====== Supplied records ======
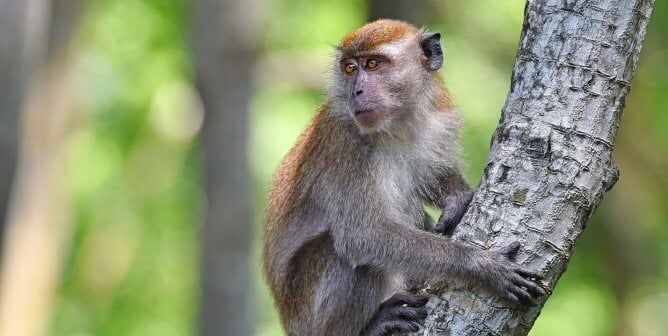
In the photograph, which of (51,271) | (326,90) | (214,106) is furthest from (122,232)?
(326,90)

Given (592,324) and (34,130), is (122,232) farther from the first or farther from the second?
(592,324)

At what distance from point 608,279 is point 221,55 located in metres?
7.72

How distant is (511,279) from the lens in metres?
======
Give every line of the records above as a numbered list, dropping blank lines and leaving out the pictures.

1. In the photograph, which of (51,271) | (326,90) | (214,106) is furthest from (122,232)?
2. (326,90)
3. Given (592,324) and (34,130), is (122,232) farther from the first or farther from the second?
4. (592,324)
5. At what distance from point 608,279 is point 221,55 located in metres?
6. 7.72
7. How distant is (511,279) from the lens in metres?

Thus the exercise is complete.